-- EXERCISE TASKS --
1. Name every person mentioned in the passage about SUVs and pickup trucks.
2. Copy out the passage about SUVs and pickup trucks word for word from "The post-SUV world" to "by the average car.".

-- GIVEN PASSAGE --

In May, for the first time in 17 years, the top-selling vehicle model in America was not a pickup truck. In fact, Ford's F-150, the perennial leader, was overtaken by three small import-car models. Ford's June truck sales were down 41 percent from a year ago, and its SUV sales are now in free-fall, down 55 percent. Sales of Dodge Ram pickups tumbled 48 percent. General Motors, Ford and Chrysler were hit hard, and all have announced plans to close or suspend production at plants that make trucks and SUVs.
The post-SUV world will come to pass only gradually, but as it does, we can look forward to getting at least some relief from the damage that the reign of the big boxes has done:
Less gas will be burned, reducing greenhouse gas emissions: The average SUV is driven 20 percent more miles per year than is the average car. That, along with its low fuel efficiency, means that it burns more than 800 gallons of fuel per year. The average pickup is only slightly less thirsty, at 700 gallons, compared with just under 500 burned by the average car.
Drivers of all vehicles will be less likely to die in a car crash: Michael Anderson, assistant professor of economics at the University of California at Berkeley, has done the math showing that increasing popularity of SUVs and pickups led to an increase in annual traffic fatalities. Of the additional deaths, he wrote, "approximately one-fifth accrue to the light trucks' own occupants, and the remaining four-fifths accrue to the occupants of other vehicles and pedestrians." To put it another way, getting most SUVs and pickups off the road will make everyone safer -- especially those who don't drive them.
In High and Mighty, his definitive 2002 book on the SUV, journalist Keith Bradsher described how the taller vehicles block the vision of car drivers and contribute to accidents. Statistics show that a person who's at the wheel of a small, nimble car and appropriately aware of the need to avert danger is much safer than a complacent driver relying solely on the protective bulk of an SUV -- a vehicle "designed to overcome its environment, not to respond to it," in the words of writer Malcolm Gladwell.

-- ENTRIES SHOWN --
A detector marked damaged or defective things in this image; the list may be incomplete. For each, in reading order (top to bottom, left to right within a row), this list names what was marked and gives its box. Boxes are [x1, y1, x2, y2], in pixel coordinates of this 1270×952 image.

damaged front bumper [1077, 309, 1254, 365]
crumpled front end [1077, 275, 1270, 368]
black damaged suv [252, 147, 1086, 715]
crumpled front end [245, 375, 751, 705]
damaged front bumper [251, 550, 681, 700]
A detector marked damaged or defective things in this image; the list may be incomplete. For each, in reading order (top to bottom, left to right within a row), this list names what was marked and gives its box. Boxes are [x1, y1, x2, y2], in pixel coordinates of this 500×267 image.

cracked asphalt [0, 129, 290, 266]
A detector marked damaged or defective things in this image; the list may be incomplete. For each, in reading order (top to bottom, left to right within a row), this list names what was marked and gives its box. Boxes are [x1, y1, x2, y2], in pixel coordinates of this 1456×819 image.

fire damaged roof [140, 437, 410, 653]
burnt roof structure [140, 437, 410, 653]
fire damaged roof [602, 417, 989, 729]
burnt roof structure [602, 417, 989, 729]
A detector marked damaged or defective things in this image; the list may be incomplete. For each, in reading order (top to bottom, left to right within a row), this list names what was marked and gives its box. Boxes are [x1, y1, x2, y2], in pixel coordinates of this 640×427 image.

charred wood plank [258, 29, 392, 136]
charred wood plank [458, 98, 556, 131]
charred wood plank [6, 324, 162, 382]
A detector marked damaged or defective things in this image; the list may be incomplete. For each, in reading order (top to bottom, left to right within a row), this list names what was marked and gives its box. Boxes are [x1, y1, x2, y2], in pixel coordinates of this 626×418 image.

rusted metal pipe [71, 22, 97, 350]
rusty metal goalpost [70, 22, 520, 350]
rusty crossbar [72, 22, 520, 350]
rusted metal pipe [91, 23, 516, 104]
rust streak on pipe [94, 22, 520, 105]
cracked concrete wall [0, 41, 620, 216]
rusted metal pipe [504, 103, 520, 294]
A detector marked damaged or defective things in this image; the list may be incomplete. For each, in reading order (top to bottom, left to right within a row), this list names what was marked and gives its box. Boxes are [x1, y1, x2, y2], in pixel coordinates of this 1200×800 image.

-- PROBLEM SOLUTIONS --
1. Michael Anderson, Keith Bradsher, Malcolm Gladwell

2.
The post-SUV world will come to pass only gradually, but as it does, we can look forward to getting at least some relief from the damage that the reign of the big boxes has done:
Less gas will be burned, reducing greenhouse gas emissions: The average SUV is driven 20 percent more miles per year than is the average car. That, along with its low fuel efficiency, means that it burns more than 800 gallons of fuel per year. The average pickup is only slightly less thirsty, at 700 gallons, compared with just under 500 burned by the average car.